La familia de Yuri quería encontrar a su asesino pero no podían pagarle al fiscal, así que no se hizo nada. La familia vendió todo su ganado para contratar abogados, pero estos sólo tomaron el dinero y abandonaron el caso. Ese tipo de sucesos son completamente típicos, producto de un sistema jurídico que oscila entre lo arbitrario y lo kafkiano.
En el mundo del dinero vivimos al otro lado de un gran umbral global. Nuestra seguridad fundamental fue establecida por nuestros ancestros. Tendemos a asumir que los problemas básicos de la política y la economía y que las injusticias del mundo, pueden resolverse con palancas económicas. Cuando se derrumban los imperios, como la Unión Soviética, enviamos economistas con planes de privatización en lugar de enviar policías para crear un Estado de derecho. Y cuando una autocracia de matones invade a su vecino, lo único que se nos ocurre es aplicar sanciones económicas.
Pero la gente que no tiene nuestras instituciones y vive del otro lado del umbral tiene una realidad muy diferente. Vive dentro del contagio del caos.

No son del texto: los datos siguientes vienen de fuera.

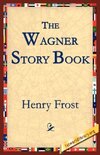 The Wagner Story Book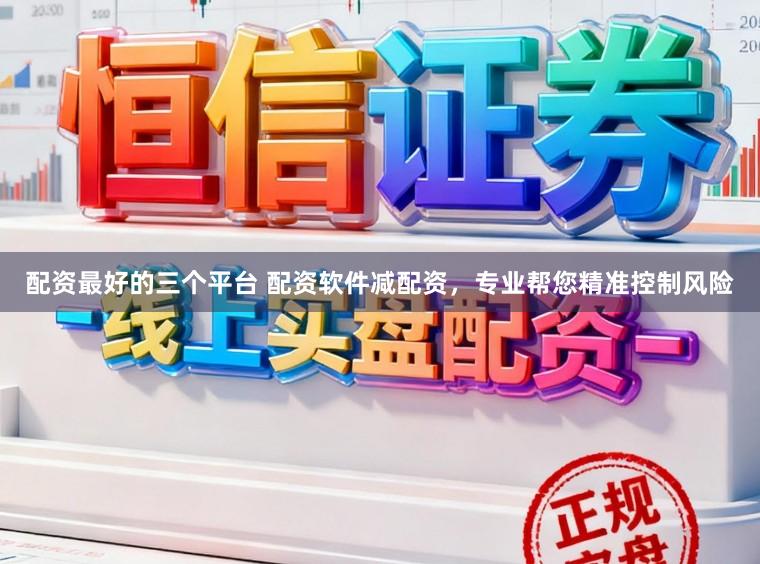 配资最好的三个平台 配资软件减配资，专业帮您精准控制风险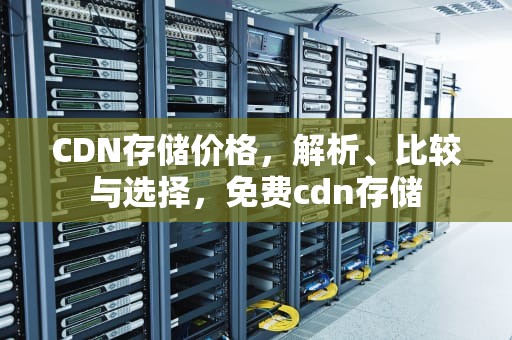 CDN存储价格，解析、比较与选择，免费cdn存储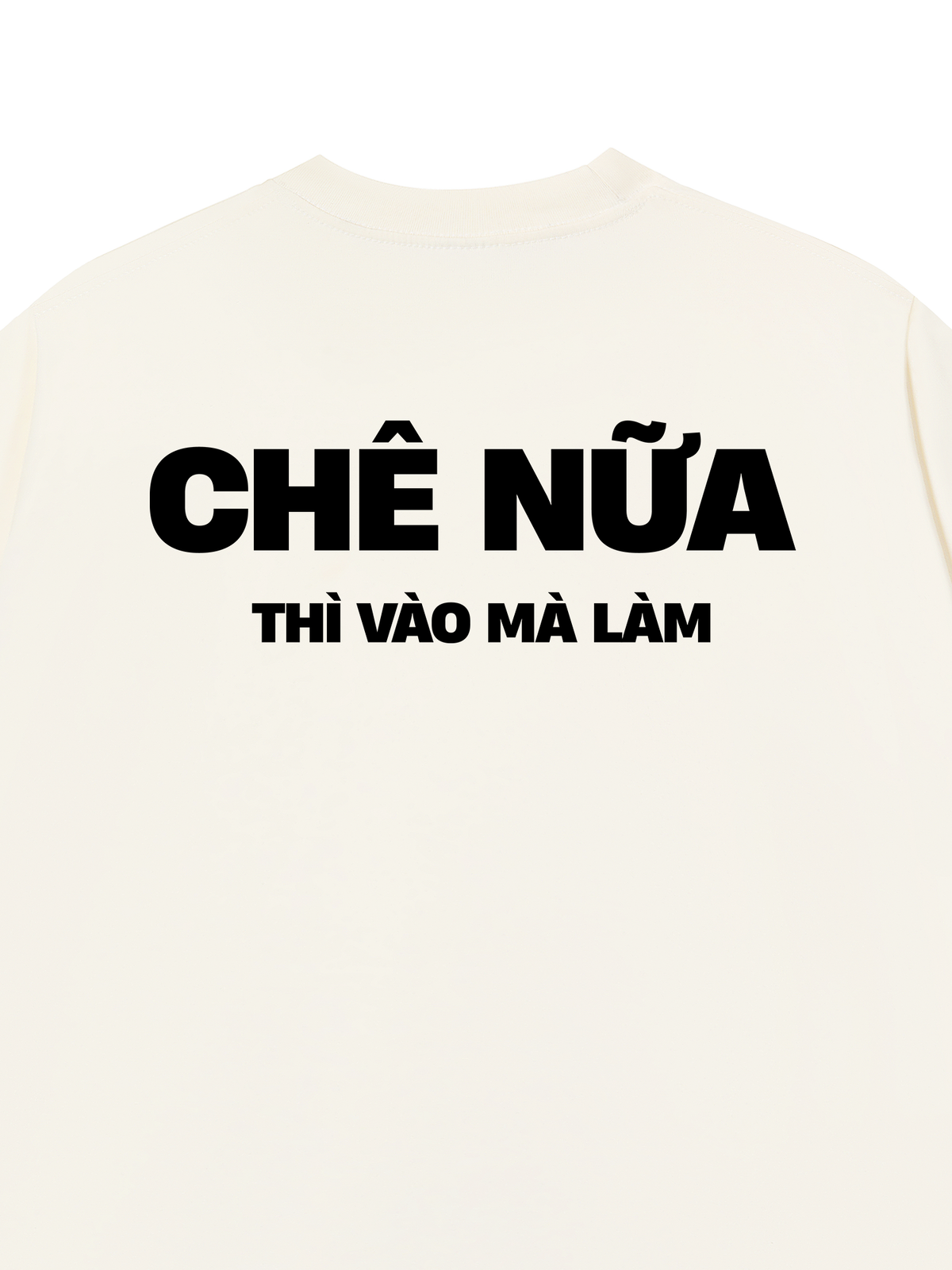 Áo Thun Relaxed Fit Chê Nữa Thì Vào Mà Làm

Vive donde la realidad básica está formada por violencia, robo e incertidumbre radical. Su mundo está gobernado menos por incentivos económicos de largo plazo y más por el puro pavor. En un mundo sin instituciones funcionales, la conducta depredadora y las pasiones de dominación y sometimiento ocultan la lógica económica.
El problema primario de la política no es crear crecimiento, es crear orden. Hasta que no se logre eso, la vida puede ser horrible, brutal y corta.
Haugen es presidente de una organización de derechos humanos llamada Misión de Justicia Internacional, la cual trata de ayudar a establecer instituciones de ley en todo el mundo. Una virtud de este grupo es que mira al mal a los ojos y ayuda a la gente a enfrentarse a los matones, grandes y pequeños, que actúan de una manera cruelmente depredadora con quienes los rodean. No todas las organizaciones asistenciales están preparadas para hacer esto, para enfrentarse a una conducta humana elemental cuando ésta se da sin las limitaciones de una ley efectiva. Es más fácil evitar esa realidad, buscar sólo los momentos gratos del día.
La capacitación policíaca quizá no sea tan edificante como algunas de las demás historias que atraen las donaciones de los filántropos pero en todas las sociedades, el orden tiene que arrancarse de la explotación. A menos que se dome a la crueldad, la pobreza seguirá existiendo.